UNIDENTIFIED PERSON #1: Hello - last name.


DEEPA SHIVARAM, BYLINE: It's a dreary afternoon in New Britain, and student volunteers at Central Connecticut State University are checking in guests.

UNIDENTIFIED PERSON #1: Just down the hall and to the right.


SHIVARAM: Inside, Congresswoman Jahana Hayes is highlighting an issue that's central to her campaign.

JAHANA HAYES: As women's rights are being eviscerated all over the country, it is critical that we take action to enshrine women's reproductive rights into law.

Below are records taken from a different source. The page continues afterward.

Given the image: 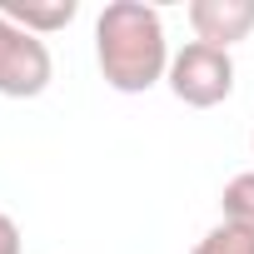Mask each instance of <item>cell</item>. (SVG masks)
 Instances as JSON below:
<instances>
[{"label": "cell", "mask_w": 254, "mask_h": 254, "mask_svg": "<svg viewBox=\"0 0 254 254\" xmlns=\"http://www.w3.org/2000/svg\"><path fill=\"white\" fill-rule=\"evenodd\" d=\"M219 214H224L229 224L254 229V170H244V175H234V180L224 185V194H219Z\"/></svg>", "instance_id": "8992f818"}, {"label": "cell", "mask_w": 254, "mask_h": 254, "mask_svg": "<svg viewBox=\"0 0 254 254\" xmlns=\"http://www.w3.org/2000/svg\"><path fill=\"white\" fill-rule=\"evenodd\" d=\"M249 145H254V135H249Z\"/></svg>", "instance_id": "9c48e42d"}, {"label": "cell", "mask_w": 254, "mask_h": 254, "mask_svg": "<svg viewBox=\"0 0 254 254\" xmlns=\"http://www.w3.org/2000/svg\"><path fill=\"white\" fill-rule=\"evenodd\" d=\"M0 15L45 40V35L65 30V25L80 15V5H75V0H45V5H30V0H0Z\"/></svg>", "instance_id": "5b68a950"}, {"label": "cell", "mask_w": 254, "mask_h": 254, "mask_svg": "<svg viewBox=\"0 0 254 254\" xmlns=\"http://www.w3.org/2000/svg\"><path fill=\"white\" fill-rule=\"evenodd\" d=\"M0 254H20V224L0 209Z\"/></svg>", "instance_id": "ba28073f"}, {"label": "cell", "mask_w": 254, "mask_h": 254, "mask_svg": "<svg viewBox=\"0 0 254 254\" xmlns=\"http://www.w3.org/2000/svg\"><path fill=\"white\" fill-rule=\"evenodd\" d=\"M50 75H55L50 45L0 15V95L5 100H35V95L50 90Z\"/></svg>", "instance_id": "3957f363"}, {"label": "cell", "mask_w": 254, "mask_h": 254, "mask_svg": "<svg viewBox=\"0 0 254 254\" xmlns=\"http://www.w3.org/2000/svg\"><path fill=\"white\" fill-rule=\"evenodd\" d=\"M165 85H170V95H175L180 105H190V110H214V105H224V100L234 95V55L190 40L185 50H175Z\"/></svg>", "instance_id": "7a4b0ae2"}, {"label": "cell", "mask_w": 254, "mask_h": 254, "mask_svg": "<svg viewBox=\"0 0 254 254\" xmlns=\"http://www.w3.org/2000/svg\"><path fill=\"white\" fill-rule=\"evenodd\" d=\"M170 40L165 20L145 0H110L95 20V65L100 80L120 95H145L170 75Z\"/></svg>", "instance_id": "6da1fadb"}, {"label": "cell", "mask_w": 254, "mask_h": 254, "mask_svg": "<svg viewBox=\"0 0 254 254\" xmlns=\"http://www.w3.org/2000/svg\"><path fill=\"white\" fill-rule=\"evenodd\" d=\"M190 254H254V229H244V224H229V219H219Z\"/></svg>", "instance_id": "52a82bcc"}, {"label": "cell", "mask_w": 254, "mask_h": 254, "mask_svg": "<svg viewBox=\"0 0 254 254\" xmlns=\"http://www.w3.org/2000/svg\"><path fill=\"white\" fill-rule=\"evenodd\" d=\"M185 20H190L199 45L229 50V45L254 35V0H190Z\"/></svg>", "instance_id": "277c9868"}]
</instances>
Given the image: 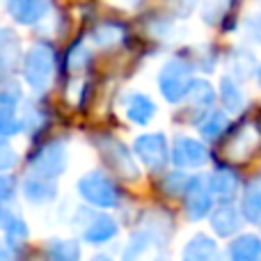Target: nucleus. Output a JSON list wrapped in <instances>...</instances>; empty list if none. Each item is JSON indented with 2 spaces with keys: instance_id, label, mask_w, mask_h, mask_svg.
Here are the masks:
<instances>
[{
  "instance_id": "26",
  "label": "nucleus",
  "mask_w": 261,
  "mask_h": 261,
  "mask_svg": "<svg viewBox=\"0 0 261 261\" xmlns=\"http://www.w3.org/2000/svg\"><path fill=\"white\" fill-rule=\"evenodd\" d=\"M188 184H190V179L184 172H172V174H167L165 181H163V186H165V190L170 195H184Z\"/></svg>"
},
{
  "instance_id": "16",
  "label": "nucleus",
  "mask_w": 261,
  "mask_h": 261,
  "mask_svg": "<svg viewBox=\"0 0 261 261\" xmlns=\"http://www.w3.org/2000/svg\"><path fill=\"white\" fill-rule=\"evenodd\" d=\"M231 261H261V241L257 236H241L229 248Z\"/></svg>"
},
{
  "instance_id": "31",
  "label": "nucleus",
  "mask_w": 261,
  "mask_h": 261,
  "mask_svg": "<svg viewBox=\"0 0 261 261\" xmlns=\"http://www.w3.org/2000/svg\"><path fill=\"white\" fill-rule=\"evenodd\" d=\"M92 261H110V259H108V257H94Z\"/></svg>"
},
{
  "instance_id": "24",
  "label": "nucleus",
  "mask_w": 261,
  "mask_h": 261,
  "mask_svg": "<svg viewBox=\"0 0 261 261\" xmlns=\"http://www.w3.org/2000/svg\"><path fill=\"white\" fill-rule=\"evenodd\" d=\"M5 227H7L9 245H12V248H18V243H21V241L28 236L25 222L21 220V216H18V213H9V216H7V222H5Z\"/></svg>"
},
{
  "instance_id": "27",
  "label": "nucleus",
  "mask_w": 261,
  "mask_h": 261,
  "mask_svg": "<svg viewBox=\"0 0 261 261\" xmlns=\"http://www.w3.org/2000/svg\"><path fill=\"white\" fill-rule=\"evenodd\" d=\"M14 163H16V153H14L5 142H0V172L9 170Z\"/></svg>"
},
{
  "instance_id": "28",
  "label": "nucleus",
  "mask_w": 261,
  "mask_h": 261,
  "mask_svg": "<svg viewBox=\"0 0 261 261\" xmlns=\"http://www.w3.org/2000/svg\"><path fill=\"white\" fill-rule=\"evenodd\" d=\"M14 193V181L9 176H0V211H3V204L12 197Z\"/></svg>"
},
{
  "instance_id": "11",
  "label": "nucleus",
  "mask_w": 261,
  "mask_h": 261,
  "mask_svg": "<svg viewBox=\"0 0 261 261\" xmlns=\"http://www.w3.org/2000/svg\"><path fill=\"white\" fill-rule=\"evenodd\" d=\"M7 7L18 23L30 25L48 12V0H7Z\"/></svg>"
},
{
  "instance_id": "25",
  "label": "nucleus",
  "mask_w": 261,
  "mask_h": 261,
  "mask_svg": "<svg viewBox=\"0 0 261 261\" xmlns=\"http://www.w3.org/2000/svg\"><path fill=\"white\" fill-rule=\"evenodd\" d=\"M92 37H94V41L99 46H113V44H117V41L124 37V30L119 25H113V23H108V25L96 28Z\"/></svg>"
},
{
  "instance_id": "6",
  "label": "nucleus",
  "mask_w": 261,
  "mask_h": 261,
  "mask_svg": "<svg viewBox=\"0 0 261 261\" xmlns=\"http://www.w3.org/2000/svg\"><path fill=\"white\" fill-rule=\"evenodd\" d=\"M94 142H96V147L101 149V153H103L106 163H108L113 170H117L119 174L128 176V179L138 176V167L130 161L126 147H124L119 140H115L113 135H99V138H94Z\"/></svg>"
},
{
  "instance_id": "14",
  "label": "nucleus",
  "mask_w": 261,
  "mask_h": 261,
  "mask_svg": "<svg viewBox=\"0 0 261 261\" xmlns=\"http://www.w3.org/2000/svg\"><path fill=\"white\" fill-rule=\"evenodd\" d=\"M184 261H218V248L208 236L199 234L186 245Z\"/></svg>"
},
{
  "instance_id": "30",
  "label": "nucleus",
  "mask_w": 261,
  "mask_h": 261,
  "mask_svg": "<svg viewBox=\"0 0 261 261\" xmlns=\"http://www.w3.org/2000/svg\"><path fill=\"white\" fill-rule=\"evenodd\" d=\"M0 261H9V254H7V250L0 245Z\"/></svg>"
},
{
  "instance_id": "5",
  "label": "nucleus",
  "mask_w": 261,
  "mask_h": 261,
  "mask_svg": "<svg viewBox=\"0 0 261 261\" xmlns=\"http://www.w3.org/2000/svg\"><path fill=\"white\" fill-rule=\"evenodd\" d=\"M30 165L35 167L37 176L55 179L62 174L64 165H67V149L62 142H48L30 158Z\"/></svg>"
},
{
  "instance_id": "7",
  "label": "nucleus",
  "mask_w": 261,
  "mask_h": 261,
  "mask_svg": "<svg viewBox=\"0 0 261 261\" xmlns=\"http://www.w3.org/2000/svg\"><path fill=\"white\" fill-rule=\"evenodd\" d=\"M78 218H83V225H78L83 239L90 243H106L117 234V222L108 216V213H96V211H81Z\"/></svg>"
},
{
  "instance_id": "20",
  "label": "nucleus",
  "mask_w": 261,
  "mask_h": 261,
  "mask_svg": "<svg viewBox=\"0 0 261 261\" xmlns=\"http://www.w3.org/2000/svg\"><path fill=\"white\" fill-rule=\"evenodd\" d=\"M48 261H78L81 259V250L73 241H50L46 248Z\"/></svg>"
},
{
  "instance_id": "18",
  "label": "nucleus",
  "mask_w": 261,
  "mask_h": 261,
  "mask_svg": "<svg viewBox=\"0 0 261 261\" xmlns=\"http://www.w3.org/2000/svg\"><path fill=\"white\" fill-rule=\"evenodd\" d=\"M18 58V39L14 32L0 30V73L9 71Z\"/></svg>"
},
{
  "instance_id": "23",
  "label": "nucleus",
  "mask_w": 261,
  "mask_h": 261,
  "mask_svg": "<svg viewBox=\"0 0 261 261\" xmlns=\"http://www.w3.org/2000/svg\"><path fill=\"white\" fill-rule=\"evenodd\" d=\"M225 128H227V115L225 113H211L206 122L199 124V130H202V135H204V138H208V140L220 138Z\"/></svg>"
},
{
  "instance_id": "29",
  "label": "nucleus",
  "mask_w": 261,
  "mask_h": 261,
  "mask_svg": "<svg viewBox=\"0 0 261 261\" xmlns=\"http://www.w3.org/2000/svg\"><path fill=\"white\" fill-rule=\"evenodd\" d=\"M113 3H115V5H122V7H133L138 0H113Z\"/></svg>"
},
{
  "instance_id": "32",
  "label": "nucleus",
  "mask_w": 261,
  "mask_h": 261,
  "mask_svg": "<svg viewBox=\"0 0 261 261\" xmlns=\"http://www.w3.org/2000/svg\"><path fill=\"white\" fill-rule=\"evenodd\" d=\"M259 83H261V69H259Z\"/></svg>"
},
{
  "instance_id": "8",
  "label": "nucleus",
  "mask_w": 261,
  "mask_h": 261,
  "mask_svg": "<svg viewBox=\"0 0 261 261\" xmlns=\"http://www.w3.org/2000/svg\"><path fill=\"white\" fill-rule=\"evenodd\" d=\"M213 190H211V181L204 176H195L190 179L188 188H186V208H188L190 220H202L208 211H211V202H213Z\"/></svg>"
},
{
  "instance_id": "21",
  "label": "nucleus",
  "mask_w": 261,
  "mask_h": 261,
  "mask_svg": "<svg viewBox=\"0 0 261 261\" xmlns=\"http://www.w3.org/2000/svg\"><path fill=\"white\" fill-rule=\"evenodd\" d=\"M243 216L250 222H261V184H254L243 195Z\"/></svg>"
},
{
  "instance_id": "15",
  "label": "nucleus",
  "mask_w": 261,
  "mask_h": 261,
  "mask_svg": "<svg viewBox=\"0 0 261 261\" xmlns=\"http://www.w3.org/2000/svg\"><path fill=\"white\" fill-rule=\"evenodd\" d=\"M208 181H211L213 195H216L220 202H231L234 195H236V190H239V176H236L234 172H229V170L216 172Z\"/></svg>"
},
{
  "instance_id": "3",
  "label": "nucleus",
  "mask_w": 261,
  "mask_h": 261,
  "mask_svg": "<svg viewBox=\"0 0 261 261\" xmlns=\"http://www.w3.org/2000/svg\"><path fill=\"white\" fill-rule=\"evenodd\" d=\"M53 69H55V55L50 46H35L28 53L25 60V81L32 85V90L41 92L53 78Z\"/></svg>"
},
{
  "instance_id": "22",
  "label": "nucleus",
  "mask_w": 261,
  "mask_h": 261,
  "mask_svg": "<svg viewBox=\"0 0 261 261\" xmlns=\"http://www.w3.org/2000/svg\"><path fill=\"white\" fill-rule=\"evenodd\" d=\"M220 92H222V101H225V106L229 110H234V113H239L241 108H243V92L239 90V85H236L234 81H229V78H225L220 85Z\"/></svg>"
},
{
  "instance_id": "10",
  "label": "nucleus",
  "mask_w": 261,
  "mask_h": 261,
  "mask_svg": "<svg viewBox=\"0 0 261 261\" xmlns=\"http://www.w3.org/2000/svg\"><path fill=\"white\" fill-rule=\"evenodd\" d=\"M174 163L181 167H199L206 163L208 153L204 149L202 142L197 140H190V138H176L174 142Z\"/></svg>"
},
{
  "instance_id": "17",
  "label": "nucleus",
  "mask_w": 261,
  "mask_h": 261,
  "mask_svg": "<svg viewBox=\"0 0 261 261\" xmlns=\"http://www.w3.org/2000/svg\"><path fill=\"white\" fill-rule=\"evenodd\" d=\"M23 190H25V197L37 204L48 202V199L55 197V186L50 184V179H44V176H37V174L25 181Z\"/></svg>"
},
{
  "instance_id": "19",
  "label": "nucleus",
  "mask_w": 261,
  "mask_h": 261,
  "mask_svg": "<svg viewBox=\"0 0 261 261\" xmlns=\"http://www.w3.org/2000/svg\"><path fill=\"white\" fill-rule=\"evenodd\" d=\"M153 110H156L153 108V103L142 94H133L130 96V101H128V106H126L128 119L130 122H135V124H147L149 117L153 115Z\"/></svg>"
},
{
  "instance_id": "9",
  "label": "nucleus",
  "mask_w": 261,
  "mask_h": 261,
  "mask_svg": "<svg viewBox=\"0 0 261 261\" xmlns=\"http://www.w3.org/2000/svg\"><path fill=\"white\" fill-rule=\"evenodd\" d=\"M140 161L149 167L151 172H161L167 163V144L163 135H142L135 142Z\"/></svg>"
},
{
  "instance_id": "13",
  "label": "nucleus",
  "mask_w": 261,
  "mask_h": 261,
  "mask_svg": "<svg viewBox=\"0 0 261 261\" xmlns=\"http://www.w3.org/2000/svg\"><path fill=\"white\" fill-rule=\"evenodd\" d=\"M211 222H213V229L220 236H231L241 229V222L243 220H241V213L229 202H222V206L216 208V213H213Z\"/></svg>"
},
{
  "instance_id": "1",
  "label": "nucleus",
  "mask_w": 261,
  "mask_h": 261,
  "mask_svg": "<svg viewBox=\"0 0 261 261\" xmlns=\"http://www.w3.org/2000/svg\"><path fill=\"white\" fill-rule=\"evenodd\" d=\"M158 225H147L133 234L126 252H124V261H161V252L165 239H161V231H156Z\"/></svg>"
},
{
  "instance_id": "12",
  "label": "nucleus",
  "mask_w": 261,
  "mask_h": 261,
  "mask_svg": "<svg viewBox=\"0 0 261 261\" xmlns=\"http://www.w3.org/2000/svg\"><path fill=\"white\" fill-rule=\"evenodd\" d=\"M259 142H261V133L252 126V124L241 126V133H236L234 140H231V144H229L231 158H248L250 153L259 147Z\"/></svg>"
},
{
  "instance_id": "4",
  "label": "nucleus",
  "mask_w": 261,
  "mask_h": 261,
  "mask_svg": "<svg viewBox=\"0 0 261 261\" xmlns=\"http://www.w3.org/2000/svg\"><path fill=\"white\" fill-rule=\"evenodd\" d=\"M161 92L165 94L167 101H181L190 92L195 81H190V67L181 60H172L163 67L161 71Z\"/></svg>"
},
{
  "instance_id": "2",
  "label": "nucleus",
  "mask_w": 261,
  "mask_h": 261,
  "mask_svg": "<svg viewBox=\"0 0 261 261\" xmlns=\"http://www.w3.org/2000/svg\"><path fill=\"white\" fill-rule=\"evenodd\" d=\"M78 188H81V195L87 202L96 204L101 208H110L119 202V188L103 172H92V174L83 176Z\"/></svg>"
}]
</instances>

SHIVARAM: This is normally a safe Democratic district, but Hayes is in a tight race this year, one of several that Democrats need to win to try to hold on to the House. She brought in a well-known guest to help make her case.

HAYES: I think that our vice president of the United States of America is uniquely qualified to weigh in on this conversation.

SHIVARAM: The conversation is about protecting reproductive rights. And Harris has been weighing in - repeatedly. This was one of more than 20 events on abortion rights that the vice president has led since May, when the draft opinion reversing Roe v. Wade was first leaked.

VICE PRESIDENT KAMALA HARRIS: This is admirable to get out here and speak with force and feeling about this issue.

SHIVARAM: She's been taking this message to North Carolina, Indiana and Florida. And back at the White House, she's been bringing together all kinds of stakeholders - lawmakers, faith leaders, health experts - to listen and to energize.

JOCELYN FRYE: She is very much involved in the conversation. She is - these are not - this is not a meeting where she's just reading talking points.

SHIVARAM: That's Jocelyn Frye, a Biden administration ally who leads an advocacy group, the National Partnership for Women and Families. She was in one of Harris's meetings last month.

FRYE: You know, we've all been in those meetings when people are sort of just going through the motions. And this was not that type of a meeting.

SHIVARAM: It's not just abortion that Harris addresses in these events. She says that the Supreme Court decision threatens rights for LGBTQ people and people of color, and she sees an opportunity to bring these fights together.

HARRIS: Let's organize. Let's link arms and do what we need to do, including in the next 34 days.

SHIVARAM: That message resonated with Utah state representative Andrea Ramos (ph). She was at a roundtable with Harris and other Latina state lawmakers back in August.

ANDREA RAMOS: It was really, for me, not only a call of action for abortion access and what we could and couldn't do but really a call of action just to, you know, remind people this is the midterms, but there's a lot at stake.

SHIVARAM: And with just over a month until Election Day, the White House says Harris will continue to hold these kinds of events, and will take her message to states with competitive races. Deepa Shivaram, NPR News, the White House.